I have the following problem. In a data set from N subjects I have several samples per subject. I want to train a model on the data set, but I would like to make sure that in each resampling, in the training set there are no replicates of the subjects.
Alternatively, I would block the cross-validation by subject. Is that possible?
Without the caret package, I would do something like that (mock code)
subjects <- paste0("X", 1:10)
samples <- rep(subjects, each=5)
x <- matrix(runif(50 * 10), nrow=50)
loocv <- function(x, samples) {
for(i in 1:nrow(x)) {
test <- x[i,]
train <- x[ samples != samples[i],]
# create the model from train and predict for test
}
}
or, alternatively,
looSubjCV <- function(x, samples, subjects) {
for(i in 1:length(subjects)) {
test <- x[ samples == subjects[i], ]
train <- x[ samples != subjects[i], ]
# create the model from train and predict for test
}
}
Otherwise, the presence of other samples from the same subject will result in overfitting of the model.
Not directly but you can definitely do it using the index
and indexOut
arguments to trainControl
. Here is an example using 10-fold CV:
library(caret)
library(nlme)
data(Orthodont)
head(Orthodont)
subjects <- as.character(unique(Orthodont$Subject))
## figure out folds at the subject level
set.seed(134)
sub_folds <- createFolds(y = subjects, list = TRUE, returnTrain = TRUE)

DESCRIPTION OF THE TASK: Write the next part of the forum thread on blocking cross-validation by subject in caret, picking up right after its last line of code.

COLLECTED DATA:

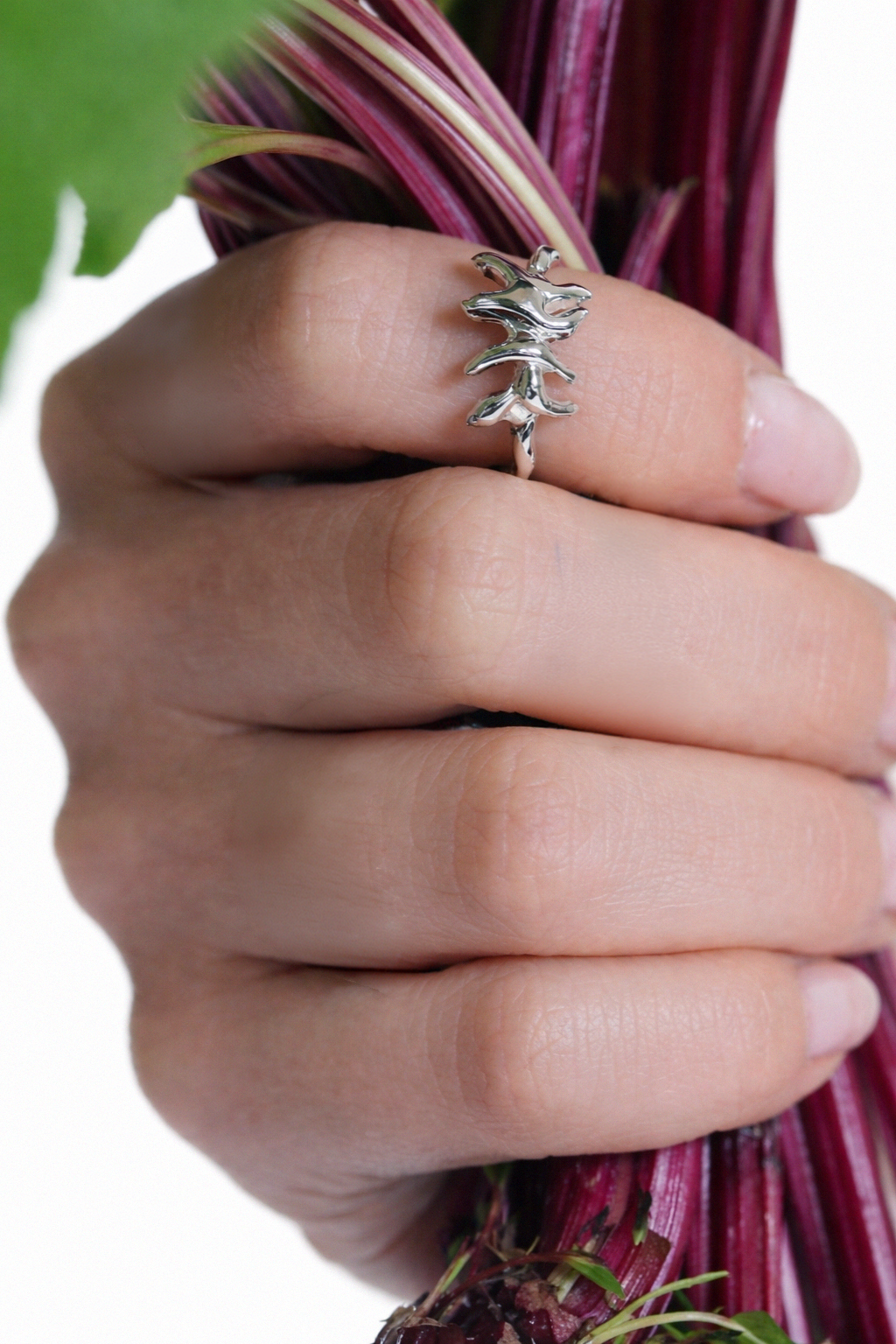 Breakwater | Silver Ring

WRITTEN ANSWER:
## now create the mappings to which *rows* are in the training set
## based on which subjects are left in or out
in_train <- holdout <- vector(mode = "list", length = length(sub_folds))
row_index <- 1:nrow(Orthodont)
for(i in seq(along = sub_folds)) {
## Which subjects are in fold i
sub_in <- subjects[sub_folds[[i]]]
## which rows of the data correspond to those subjects
in_train[[i]] <- row_index[Orthodont$Subject %in% sub_in]
holdout[[i]] <- row_index[!(Orthodont$Subject %in% sub_in)]
}
names(in_train) <- names(holdout) <- names(sub_folds)
ctrl <- trainControl(method = "cv",
savePredictions = TRUE,
index = in_train,
indexOut = holdout)
mod <- train(distance ~ (age+Sex)^2, data = Orthodont,
method = "lm",
trControl = ctrl)
first_fold <- subset(mod$pred, Resample == "Fold01")
## These were used to fit the model
table(Orthodont$Subject[-first_fold$rowIndex])
## These were heldout:
table(Orthodont$Subject[first_fold$rowIndex])